Most people think that when Trump loses, he will refuse to concede. This means that, from election night until Congress certifies who has won the Electoral College vote, we can expect Trump to challenge the idea that he has lost. This will take place while the winning electors in each state are certified, which is scheduled for December 14, 2020.
There is no doubt that Trump will try to challenge electors in states where he has lost the popular vote. Basing his claims on “rampant fraud,” it is not out of the range of possibility that he will ask Republican-held legislatures and Republican governors to appoint electors based on their determination that the official count is fraudulent, and that electing Trump is the “people’s will.”
In Pennsylvania, Republican leaders, including the state chair of the Republican Party, have already admitted that they are having such conversations. The state Senate majority leader has told the press, “If controversy persists as the safe-harbor date [Dec. 14 when the electors must be chosen] nears, the legislature will have no choice but to appoint electors.”
The longer Trump keeps the election in doubt, the more pressure these state Republicans will get from Trump, GOP leaders, and donors to act on their behalf.
Keep in mind that, as a result of gerrymandering, Republicans control both houses of the state legislatures in Michigan, North Carolina, Pennsylvania, and Wisconsin. The governors are all Democrats, and hopefully they would veto any attempt by their legislatures to steal the election; but it is not hard to see how the Trump forces can create chaos, or how this might result in the state forwarding two sets of electors to the Congress.
These electors constitute the Electoral College which votes for the president.
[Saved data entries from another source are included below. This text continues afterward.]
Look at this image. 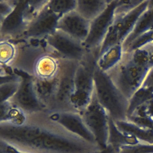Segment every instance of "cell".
<instances>
[{
  "instance_id": "cell-1",
  "label": "cell",
  "mask_w": 153,
  "mask_h": 153,
  "mask_svg": "<svg viewBox=\"0 0 153 153\" xmlns=\"http://www.w3.org/2000/svg\"><path fill=\"white\" fill-rule=\"evenodd\" d=\"M43 111L27 115L20 123L1 122V141L26 153H102L104 151L97 144L50 120Z\"/></svg>"
},
{
  "instance_id": "cell-2",
  "label": "cell",
  "mask_w": 153,
  "mask_h": 153,
  "mask_svg": "<svg viewBox=\"0 0 153 153\" xmlns=\"http://www.w3.org/2000/svg\"><path fill=\"white\" fill-rule=\"evenodd\" d=\"M15 42L17 53L9 68L13 72L16 71L42 81H51L57 77L59 59L48 50L43 42Z\"/></svg>"
},
{
  "instance_id": "cell-3",
  "label": "cell",
  "mask_w": 153,
  "mask_h": 153,
  "mask_svg": "<svg viewBox=\"0 0 153 153\" xmlns=\"http://www.w3.org/2000/svg\"><path fill=\"white\" fill-rule=\"evenodd\" d=\"M50 0H18L14 11L0 24V40L18 42Z\"/></svg>"
},
{
  "instance_id": "cell-4",
  "label": "cell",
  "mask_w": 153,
  "mask_h": 153,
  "mask_svg": "<svg viewBox=\"0 0 153 153\" xmlns=\"http://www.w3.org/2000/svg\"><path fill=\"white\" fill-rule=\"evenodd\" d=\"M95 93L99 102L114 121L128 119L129 100L124 96L110 76L97 66L94 74Z\"/></svg>"
},
{
  "instance_id": "cell-5",
  "label": "cell",
  "mask_w": 153,
  "mask_h": 153,
  "mask_svg": "<svg viewBox=\"0 0 153 153\" xmlns=\"http://www.w3.org/2000/svg\"><path fill=\"white\" fill-rule=\"evenodd\" d=\"M98 55L97 52L88 51L76 70L71 104L73 110L80 113L89 105L94 95V74Z\"/></svg>"
},
{
  "instance_id": "cell-6",
  "label": "cell",
  "mask_w": 153,
  "mask_h": 153,
  "mask_svg": "<svg viewBox=\"0 0 153 153\" xmlns=\"http://www.w3.org/2000/svg\"><path fill=\"white\" fill-rule=\"evenodd\" d=\"M150 69L134 63L128 54L125 52L121 62L112 70L106 73L129 100L142 86Z\"/></svg>"
},
{
  "instance_id": "cell-7",
  "label": "cell",
  "mask_w": 153,
  "mask_h": 153,
  "mask_svg": "<svg viewBox=\"0 0 153 153\" xmlns=\"http://www.w3.org/2000/svg\"><path fill=\"white\" fill-rule=\"evenodd\" d=\"M149 1H143L137 7L123 15L115 16L100 49V53L111 46L122 44L135 27L140 16L148 7Z\"/></svg>"
},
{
  "instance_id": "cell-8",
  "label": "cell",
  "mask_w": 153,
  "mask_h": 153,
  "mask_svg": "<svg viewBox=\"0 0 153 153\" xmlns=\"http://www.w3.org/2000/svg\"><path fill=\"white\" fill-rule=\"evenodd\" d=\"M59 59L60 70L57 88L52 104L49 110H73L71 99L74 91L75 73L79 62Z\"/></svg>"
},
{
  "instance_id": "cell-9",
  "label": "cell",
  "mask_w": 153,
  "mask_h": 153,
  "mask_svg": "<svg viewBox=\"0 0 153 153\" xmlns=\"http://www.w3.org/2000/svg\"><path fill=\"white\" fill-rule=\"evenodd\" d=\"M80 113L97 144L103 150L107 149L111 117L98 102L95 93L89 105Z\"/></svg>"
},
{
  "instance_id": "cell-10",
  "label": "cell",
  "mask_w": 153,
  "mask_h": 153,
  "mask_svg": "<svg viewBox=\"0 0 153 153\" xmlns=\"http://www.w3.org/2000/svg\"><path fill=\"white\" fill-rule=\"evenodd\" d=\"M43 42L59 59L79 62L88 51L83 43L57 29Z\"/></svg>"
},
{
  "instance_id": "cell-11",
  "label": "cell",
  "mask_w": 153,
  "mask_h": 153,
  "mask_svg": "<svg viewBox=\"0 0 153 153\" xmlns=\"http://www.w3.org/2000/svg\"><path fill=\"white\" fill-rule=\"evenodd\" d=\"M117 1H110L104 11L92 21L89 34L83 43L88 51L99 53L101 46L115 19Z\"/></svg>"
},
This anti-democratic, backward provision from the early days of our nation was established to prevent the people from actually electing the president, to make sure that only “educated, responsible” people would make the choice, not a “mob.”
Who does the counting, and who decides which electors to count?
The Twelfth Amendment, which lays out the procedures by which the president and vice president are elected, says nothing about what the Congress should do if a state sends two competing sets of electors. Neither does the Electoral Count Act of 1887, which is supposed to control how the electors are counted. There will be arguments about whether the vice president, as the head of the Senate who is supposed to receive the states’ certifications, or a vote of both houses will prevail. Luckily, this will be the new Congress, so if the Democrats take back the Senate, Trump and the Republicans can be blocked (another reason to elect a Democratic majority in the Senate).
If no majority of the electors is determined by the Congress, the election goes to the House. But in the House, there is only one vote per state. Currently, the Republicans hold the majority in 28 state delegations to the Democrats’ 26. If the election goes to the House, it will be the new House elected in November. It is telling that Nancy Pelosi is already urging her members to make sure that they win enough new seats to make sure the Democrats have the majority in enough delegations if it comes to that.
If nothing else settles the election, Trump’s term comes to an end January 20th. If there is no president determined by that date, the Speaker of the House of Representatives, Nancy Pelosi, becomes president. It does not take much imagination to envision the chaos if that happens.
If any of these eventualities come to pass, Attorney General Barr and the president’s goons (Marshalls, Border Patrol, ICE, the Bureau of Prisons, and other federal police forces) will step in and try to take power by force.
All of this is to say that the only way to safeguard democracy is to turn out a massive vote for Biden, a majority so large that no one, not even Trump, can argue that he has won. Given Trump’s proclivities, the narrower a Biden victory, the more our democracy is in danger.